## Task details
Only the last stretch of the records is wanted: restate word for word the line with "content: '';" and every line after it.

-- Records shown follows --

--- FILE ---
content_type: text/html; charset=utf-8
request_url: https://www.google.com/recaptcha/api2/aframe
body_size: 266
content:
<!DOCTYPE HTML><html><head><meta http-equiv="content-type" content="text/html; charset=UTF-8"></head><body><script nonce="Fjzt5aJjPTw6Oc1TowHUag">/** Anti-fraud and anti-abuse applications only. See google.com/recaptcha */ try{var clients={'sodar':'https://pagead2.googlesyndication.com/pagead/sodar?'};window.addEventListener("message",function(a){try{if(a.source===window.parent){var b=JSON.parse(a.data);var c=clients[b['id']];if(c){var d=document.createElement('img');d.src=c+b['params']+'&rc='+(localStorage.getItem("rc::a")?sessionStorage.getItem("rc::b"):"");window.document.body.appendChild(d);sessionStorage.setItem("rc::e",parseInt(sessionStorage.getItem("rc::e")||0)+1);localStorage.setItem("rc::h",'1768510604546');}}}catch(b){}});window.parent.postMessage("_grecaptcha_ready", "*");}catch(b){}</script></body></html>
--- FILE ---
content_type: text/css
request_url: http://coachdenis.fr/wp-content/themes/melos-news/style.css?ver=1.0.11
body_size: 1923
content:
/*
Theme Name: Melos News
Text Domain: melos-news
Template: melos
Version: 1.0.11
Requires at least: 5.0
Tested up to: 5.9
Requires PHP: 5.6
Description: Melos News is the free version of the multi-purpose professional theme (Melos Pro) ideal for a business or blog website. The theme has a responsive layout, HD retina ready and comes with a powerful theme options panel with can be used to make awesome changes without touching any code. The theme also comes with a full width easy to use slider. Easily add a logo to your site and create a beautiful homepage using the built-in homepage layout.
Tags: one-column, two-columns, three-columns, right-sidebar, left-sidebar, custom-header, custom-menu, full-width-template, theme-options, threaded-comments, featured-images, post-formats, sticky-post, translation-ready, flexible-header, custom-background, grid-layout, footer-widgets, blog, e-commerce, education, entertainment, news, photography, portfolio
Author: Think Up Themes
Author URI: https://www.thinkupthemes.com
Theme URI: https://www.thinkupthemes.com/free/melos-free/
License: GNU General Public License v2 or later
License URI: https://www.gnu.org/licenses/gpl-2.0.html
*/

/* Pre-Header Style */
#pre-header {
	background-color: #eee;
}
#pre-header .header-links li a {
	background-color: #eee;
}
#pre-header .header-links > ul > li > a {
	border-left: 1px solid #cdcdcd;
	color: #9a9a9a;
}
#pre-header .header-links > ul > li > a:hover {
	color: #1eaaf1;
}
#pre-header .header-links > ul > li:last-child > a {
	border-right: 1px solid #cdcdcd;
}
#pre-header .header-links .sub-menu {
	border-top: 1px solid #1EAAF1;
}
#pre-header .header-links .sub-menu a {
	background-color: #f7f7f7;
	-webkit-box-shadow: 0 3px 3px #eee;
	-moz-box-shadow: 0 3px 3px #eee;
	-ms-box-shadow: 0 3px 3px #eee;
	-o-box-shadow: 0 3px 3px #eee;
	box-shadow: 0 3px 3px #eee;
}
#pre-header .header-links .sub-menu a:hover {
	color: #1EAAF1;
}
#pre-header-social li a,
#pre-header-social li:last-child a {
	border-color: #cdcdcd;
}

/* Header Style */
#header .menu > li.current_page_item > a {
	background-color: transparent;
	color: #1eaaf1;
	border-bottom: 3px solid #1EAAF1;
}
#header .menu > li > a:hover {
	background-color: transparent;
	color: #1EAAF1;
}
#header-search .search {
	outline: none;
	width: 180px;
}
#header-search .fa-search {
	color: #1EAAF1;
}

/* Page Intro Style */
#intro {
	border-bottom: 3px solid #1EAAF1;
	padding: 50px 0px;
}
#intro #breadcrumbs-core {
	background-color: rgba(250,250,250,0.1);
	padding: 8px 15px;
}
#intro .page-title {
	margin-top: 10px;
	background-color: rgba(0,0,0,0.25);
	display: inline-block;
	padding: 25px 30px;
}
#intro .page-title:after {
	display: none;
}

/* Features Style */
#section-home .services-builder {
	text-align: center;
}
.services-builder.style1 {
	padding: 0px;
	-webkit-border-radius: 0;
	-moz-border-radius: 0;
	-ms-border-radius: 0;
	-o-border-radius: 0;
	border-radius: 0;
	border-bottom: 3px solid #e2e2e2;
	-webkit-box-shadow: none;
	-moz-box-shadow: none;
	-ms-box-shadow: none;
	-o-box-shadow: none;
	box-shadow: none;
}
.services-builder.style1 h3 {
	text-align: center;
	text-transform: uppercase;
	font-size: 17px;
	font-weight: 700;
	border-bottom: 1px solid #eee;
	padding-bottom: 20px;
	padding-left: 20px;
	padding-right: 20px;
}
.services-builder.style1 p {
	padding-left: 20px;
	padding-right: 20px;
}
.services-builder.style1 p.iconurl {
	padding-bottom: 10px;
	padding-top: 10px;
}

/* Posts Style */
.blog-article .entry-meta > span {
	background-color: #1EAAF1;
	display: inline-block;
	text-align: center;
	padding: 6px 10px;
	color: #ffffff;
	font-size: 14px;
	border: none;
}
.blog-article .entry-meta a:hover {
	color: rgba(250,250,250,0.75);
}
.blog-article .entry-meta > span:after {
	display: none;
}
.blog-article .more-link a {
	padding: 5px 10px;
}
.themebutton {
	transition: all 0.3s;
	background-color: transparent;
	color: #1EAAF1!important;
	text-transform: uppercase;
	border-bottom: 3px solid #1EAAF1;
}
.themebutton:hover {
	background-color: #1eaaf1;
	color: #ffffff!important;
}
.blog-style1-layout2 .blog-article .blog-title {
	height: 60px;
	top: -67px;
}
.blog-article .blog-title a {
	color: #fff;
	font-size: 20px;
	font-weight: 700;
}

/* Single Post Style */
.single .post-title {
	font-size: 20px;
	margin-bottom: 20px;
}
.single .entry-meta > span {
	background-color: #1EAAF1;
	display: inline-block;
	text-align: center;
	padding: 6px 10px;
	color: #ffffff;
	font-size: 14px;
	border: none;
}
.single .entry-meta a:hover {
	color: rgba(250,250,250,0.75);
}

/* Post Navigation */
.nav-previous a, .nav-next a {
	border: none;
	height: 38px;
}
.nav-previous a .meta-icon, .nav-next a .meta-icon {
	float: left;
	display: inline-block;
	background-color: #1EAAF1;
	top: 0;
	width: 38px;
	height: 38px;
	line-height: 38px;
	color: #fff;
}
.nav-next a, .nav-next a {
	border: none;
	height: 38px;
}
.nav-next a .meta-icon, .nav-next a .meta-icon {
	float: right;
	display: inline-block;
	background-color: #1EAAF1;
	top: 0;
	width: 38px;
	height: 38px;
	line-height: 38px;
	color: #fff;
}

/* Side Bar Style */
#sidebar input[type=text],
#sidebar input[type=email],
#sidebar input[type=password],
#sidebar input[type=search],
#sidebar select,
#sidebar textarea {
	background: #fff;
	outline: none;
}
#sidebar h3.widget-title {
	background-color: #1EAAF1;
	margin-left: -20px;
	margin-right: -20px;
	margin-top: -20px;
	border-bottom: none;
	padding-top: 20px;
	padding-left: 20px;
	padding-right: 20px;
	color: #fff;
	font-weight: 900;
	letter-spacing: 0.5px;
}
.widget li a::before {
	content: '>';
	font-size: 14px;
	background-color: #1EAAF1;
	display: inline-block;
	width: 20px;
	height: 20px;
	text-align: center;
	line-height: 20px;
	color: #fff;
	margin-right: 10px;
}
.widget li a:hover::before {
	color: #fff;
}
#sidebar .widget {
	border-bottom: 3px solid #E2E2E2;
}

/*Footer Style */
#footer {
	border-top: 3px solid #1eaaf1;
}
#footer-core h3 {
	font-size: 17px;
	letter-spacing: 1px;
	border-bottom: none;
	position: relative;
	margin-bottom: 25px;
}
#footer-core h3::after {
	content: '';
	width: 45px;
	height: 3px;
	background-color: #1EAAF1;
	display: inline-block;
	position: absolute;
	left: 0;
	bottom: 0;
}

-- Records shown concluded --

## Answer section
	content: '';
	width: 45px;
	height: 3px;
	background-color: #1EAAF1;
	display: inline-block;
	position: absolute;
	left: 0;
	bottom: 0;
}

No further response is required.